At the beginning of a CSS patients’ preferences are elicited before randomisation occurs, and the study design recruits all patients that are eligible regardless of their consent to randomisation. Those who do not consent to randomisation are kept in the study but their treatment choice is made based on preference (often as a combination of patient and physician preference). Patients who consent are randomised to the two treatment choices. The design is illustrated in figure 1.
Figure 1: Elicit patient preference prior to randomisation and follow-up parallel patient preference arms that do not consent to randomisation.
Statistical analysis of CCS designs involves:
- Standard analysis of the RCT sub-cohort: these results have internal validity.
- Comparison of characteristics of randomised patients with non-randomised patients: this aims to measure external validity of the RCT. This is used to assess if there are differences in confounding/prognostic factors between those who consent to randomisation and those who do not. What, if any, factors influence consent to randomisation?
- Comparison of treatment effect between randomised patients and non-randomised patients: this is a central aim of the analysis (Schmoor et al 1996); if there are observable differences between the treatment effect in the randomised and non-randomised patients, it may not be possible to conclude that the trial results are externally valid. However, these differences in treatment effects may be due to unmeasured or unknown confounding.
An alternative design to the CSS has been proposed that both helps understand the relationship between patient preferences and outcome, and retains the randomised design. Patient preference is measured at baseline and patients who consent are randomised. The flowchart in figure 2 represents this process. The patient preference can then be used within the statistical analysis to understand how preference may affect outcomes in non-blinded studies.
Figure 2: Elicit patient preference prior to randomisation and use within statistical analysis, and only follow-up those who consent to randomisation.
Why is it useful?
- Improves generalisability: external validity and generalisability of the trial are improved by retaining participants who have strong preferences – in the real-world – about which treatment they will receive.

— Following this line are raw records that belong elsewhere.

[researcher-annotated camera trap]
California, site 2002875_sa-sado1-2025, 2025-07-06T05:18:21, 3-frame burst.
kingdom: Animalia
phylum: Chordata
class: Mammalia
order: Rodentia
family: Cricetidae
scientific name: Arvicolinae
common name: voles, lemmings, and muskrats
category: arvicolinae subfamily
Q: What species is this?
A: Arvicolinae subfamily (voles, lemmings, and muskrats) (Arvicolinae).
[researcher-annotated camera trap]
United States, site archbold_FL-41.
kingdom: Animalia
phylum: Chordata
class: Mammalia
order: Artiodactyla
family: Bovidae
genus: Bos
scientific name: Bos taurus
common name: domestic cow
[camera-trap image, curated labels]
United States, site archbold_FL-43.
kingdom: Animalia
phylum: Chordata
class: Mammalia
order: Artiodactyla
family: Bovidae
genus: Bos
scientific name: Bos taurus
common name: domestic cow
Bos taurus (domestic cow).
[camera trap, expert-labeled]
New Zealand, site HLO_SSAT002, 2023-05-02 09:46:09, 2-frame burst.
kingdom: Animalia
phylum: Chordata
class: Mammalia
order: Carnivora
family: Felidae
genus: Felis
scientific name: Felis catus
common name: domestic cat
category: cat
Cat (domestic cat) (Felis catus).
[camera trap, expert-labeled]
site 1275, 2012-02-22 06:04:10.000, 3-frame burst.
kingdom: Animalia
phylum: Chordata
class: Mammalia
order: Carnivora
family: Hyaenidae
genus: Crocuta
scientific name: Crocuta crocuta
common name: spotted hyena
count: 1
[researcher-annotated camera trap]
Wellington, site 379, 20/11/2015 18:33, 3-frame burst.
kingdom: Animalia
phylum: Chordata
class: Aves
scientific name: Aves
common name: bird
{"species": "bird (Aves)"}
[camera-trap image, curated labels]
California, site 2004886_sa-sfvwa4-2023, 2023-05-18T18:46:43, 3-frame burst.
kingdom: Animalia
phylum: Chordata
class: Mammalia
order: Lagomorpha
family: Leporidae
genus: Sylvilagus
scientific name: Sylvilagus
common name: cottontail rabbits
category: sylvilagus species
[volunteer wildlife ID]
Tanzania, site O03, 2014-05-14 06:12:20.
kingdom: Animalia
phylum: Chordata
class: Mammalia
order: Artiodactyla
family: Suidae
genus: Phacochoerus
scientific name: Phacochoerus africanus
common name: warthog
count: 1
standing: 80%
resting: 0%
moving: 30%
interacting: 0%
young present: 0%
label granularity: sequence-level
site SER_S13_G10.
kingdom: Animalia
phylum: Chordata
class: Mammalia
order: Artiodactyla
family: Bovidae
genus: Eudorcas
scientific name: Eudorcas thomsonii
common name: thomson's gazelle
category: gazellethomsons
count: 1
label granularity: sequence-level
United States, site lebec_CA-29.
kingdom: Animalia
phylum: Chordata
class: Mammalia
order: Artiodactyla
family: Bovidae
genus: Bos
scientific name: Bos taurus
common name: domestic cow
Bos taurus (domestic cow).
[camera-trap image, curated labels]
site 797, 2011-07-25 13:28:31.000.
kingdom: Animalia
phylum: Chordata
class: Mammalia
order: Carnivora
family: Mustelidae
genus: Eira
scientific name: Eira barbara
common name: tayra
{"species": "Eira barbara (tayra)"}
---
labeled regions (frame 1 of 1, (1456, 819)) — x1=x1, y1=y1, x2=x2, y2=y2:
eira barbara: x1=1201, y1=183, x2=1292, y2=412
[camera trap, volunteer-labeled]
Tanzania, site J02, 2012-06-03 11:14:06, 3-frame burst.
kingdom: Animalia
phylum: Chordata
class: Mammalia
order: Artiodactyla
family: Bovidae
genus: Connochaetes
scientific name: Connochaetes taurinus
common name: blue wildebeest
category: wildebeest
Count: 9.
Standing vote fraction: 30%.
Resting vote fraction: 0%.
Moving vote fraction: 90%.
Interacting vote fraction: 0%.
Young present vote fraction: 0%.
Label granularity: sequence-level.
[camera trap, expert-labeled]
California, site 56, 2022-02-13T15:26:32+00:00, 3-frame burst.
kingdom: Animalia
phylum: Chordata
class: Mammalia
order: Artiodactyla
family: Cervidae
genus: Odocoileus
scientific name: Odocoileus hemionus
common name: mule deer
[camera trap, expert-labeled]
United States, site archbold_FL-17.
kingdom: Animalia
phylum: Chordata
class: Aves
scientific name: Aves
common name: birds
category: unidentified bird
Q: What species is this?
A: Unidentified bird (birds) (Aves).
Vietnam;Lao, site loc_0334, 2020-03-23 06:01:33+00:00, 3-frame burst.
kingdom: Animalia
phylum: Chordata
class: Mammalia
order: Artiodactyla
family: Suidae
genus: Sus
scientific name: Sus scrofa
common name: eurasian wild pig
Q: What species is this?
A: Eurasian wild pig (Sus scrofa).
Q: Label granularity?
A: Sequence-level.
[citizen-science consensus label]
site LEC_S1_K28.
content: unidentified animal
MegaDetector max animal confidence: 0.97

- Improves recruitment rates: participants with strong preferences are not excluded from the trial, so more participants are included who might otherwise be excluded from a typical RCT.
When is it suitable?
- CCS design is only suitable under extraordinary circumstances, such as when the proportion of patients with a strong preference is high (Schmoor et al 1996).
What are the limitations?
- May require additional resources: significant resources may be needed to follow-up non-randomised patients. However if follow-up is undertaken as routine practice and data collection done using electronic health records (EHR) costs will be greatly reduced.
- Clinicians’ efforts in encouraging patient consent may be reduced: the option to enter non-randomised patients into the study may reduce the clinicians’ efforts in encouraging patient consent.
- All patients could refuse randomisation: if all patients refuse randomisation the design is reduced to an observational study.
- Not yet widely used: it may be regarded with scepticism until more studies are available.